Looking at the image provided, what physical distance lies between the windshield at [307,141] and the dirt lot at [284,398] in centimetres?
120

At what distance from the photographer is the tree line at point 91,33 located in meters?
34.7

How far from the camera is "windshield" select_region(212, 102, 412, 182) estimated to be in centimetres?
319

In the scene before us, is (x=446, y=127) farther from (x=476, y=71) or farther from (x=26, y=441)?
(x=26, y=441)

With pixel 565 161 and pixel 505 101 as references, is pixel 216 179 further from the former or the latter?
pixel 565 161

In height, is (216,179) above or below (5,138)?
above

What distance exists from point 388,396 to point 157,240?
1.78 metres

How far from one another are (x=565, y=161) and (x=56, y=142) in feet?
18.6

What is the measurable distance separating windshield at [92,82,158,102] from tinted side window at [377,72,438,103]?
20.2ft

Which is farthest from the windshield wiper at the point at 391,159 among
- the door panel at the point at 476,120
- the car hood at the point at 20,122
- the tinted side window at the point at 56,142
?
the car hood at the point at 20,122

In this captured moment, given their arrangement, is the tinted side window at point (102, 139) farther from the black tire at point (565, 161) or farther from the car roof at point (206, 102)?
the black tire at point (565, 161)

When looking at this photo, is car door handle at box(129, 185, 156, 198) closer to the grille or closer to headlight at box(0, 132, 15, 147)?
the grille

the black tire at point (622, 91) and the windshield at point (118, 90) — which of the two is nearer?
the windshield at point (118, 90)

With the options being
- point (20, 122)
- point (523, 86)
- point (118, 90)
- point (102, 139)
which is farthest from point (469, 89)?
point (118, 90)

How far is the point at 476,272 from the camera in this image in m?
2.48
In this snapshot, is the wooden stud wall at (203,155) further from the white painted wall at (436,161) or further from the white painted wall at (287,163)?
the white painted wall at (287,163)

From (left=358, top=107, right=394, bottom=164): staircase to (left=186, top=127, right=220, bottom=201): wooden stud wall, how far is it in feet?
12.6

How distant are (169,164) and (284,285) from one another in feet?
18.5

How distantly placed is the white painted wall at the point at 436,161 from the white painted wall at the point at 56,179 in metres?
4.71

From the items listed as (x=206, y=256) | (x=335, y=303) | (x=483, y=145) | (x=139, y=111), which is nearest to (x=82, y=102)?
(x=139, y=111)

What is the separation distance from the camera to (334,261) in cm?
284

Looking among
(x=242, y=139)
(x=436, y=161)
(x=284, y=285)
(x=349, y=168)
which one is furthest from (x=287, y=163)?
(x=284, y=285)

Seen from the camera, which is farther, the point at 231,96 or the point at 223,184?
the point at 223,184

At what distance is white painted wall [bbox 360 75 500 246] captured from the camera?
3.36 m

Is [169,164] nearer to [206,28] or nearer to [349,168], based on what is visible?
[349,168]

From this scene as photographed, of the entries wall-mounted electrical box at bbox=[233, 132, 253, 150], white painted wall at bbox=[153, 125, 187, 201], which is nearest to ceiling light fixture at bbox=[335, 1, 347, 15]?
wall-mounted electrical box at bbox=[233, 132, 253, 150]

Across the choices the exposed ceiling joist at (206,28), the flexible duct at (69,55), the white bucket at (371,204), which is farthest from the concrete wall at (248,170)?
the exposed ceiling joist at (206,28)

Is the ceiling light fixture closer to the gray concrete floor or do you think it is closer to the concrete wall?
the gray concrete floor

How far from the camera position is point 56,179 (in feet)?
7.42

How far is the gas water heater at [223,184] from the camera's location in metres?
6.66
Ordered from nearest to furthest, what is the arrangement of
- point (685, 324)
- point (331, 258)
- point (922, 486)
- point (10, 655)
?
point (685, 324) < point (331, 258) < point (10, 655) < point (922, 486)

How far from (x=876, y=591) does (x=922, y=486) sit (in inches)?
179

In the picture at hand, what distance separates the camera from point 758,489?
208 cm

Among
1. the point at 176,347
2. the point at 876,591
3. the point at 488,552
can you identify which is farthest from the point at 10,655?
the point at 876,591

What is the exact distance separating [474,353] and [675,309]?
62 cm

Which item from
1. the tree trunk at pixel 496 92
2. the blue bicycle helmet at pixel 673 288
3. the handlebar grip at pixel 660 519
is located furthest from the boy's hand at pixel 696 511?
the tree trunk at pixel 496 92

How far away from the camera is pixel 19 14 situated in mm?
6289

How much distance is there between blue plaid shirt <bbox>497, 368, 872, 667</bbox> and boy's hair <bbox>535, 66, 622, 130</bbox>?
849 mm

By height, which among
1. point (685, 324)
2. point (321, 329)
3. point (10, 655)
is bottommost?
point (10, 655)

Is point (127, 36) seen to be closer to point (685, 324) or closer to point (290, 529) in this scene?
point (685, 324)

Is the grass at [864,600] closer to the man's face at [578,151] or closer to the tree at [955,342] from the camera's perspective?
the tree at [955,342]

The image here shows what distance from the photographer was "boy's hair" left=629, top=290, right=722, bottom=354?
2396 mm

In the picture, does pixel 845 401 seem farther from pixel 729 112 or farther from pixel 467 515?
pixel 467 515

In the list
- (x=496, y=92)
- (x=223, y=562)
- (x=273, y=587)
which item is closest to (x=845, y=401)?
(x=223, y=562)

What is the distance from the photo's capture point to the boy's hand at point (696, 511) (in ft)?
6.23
----------
Instruction ▸ List every line of the records above that contains the word "image", matching its case exactly.

Exercise output ▸
Looking at the image provided, what physical distance lies between the windshield at [307,141] and the dirt lot at [284,398] in centimetres?
How far is the point at 476,272 from the camera in this image in m?
The image here shows what distance from the photographer was "boy's hair" left=629, top=290, right=722, bottom=354?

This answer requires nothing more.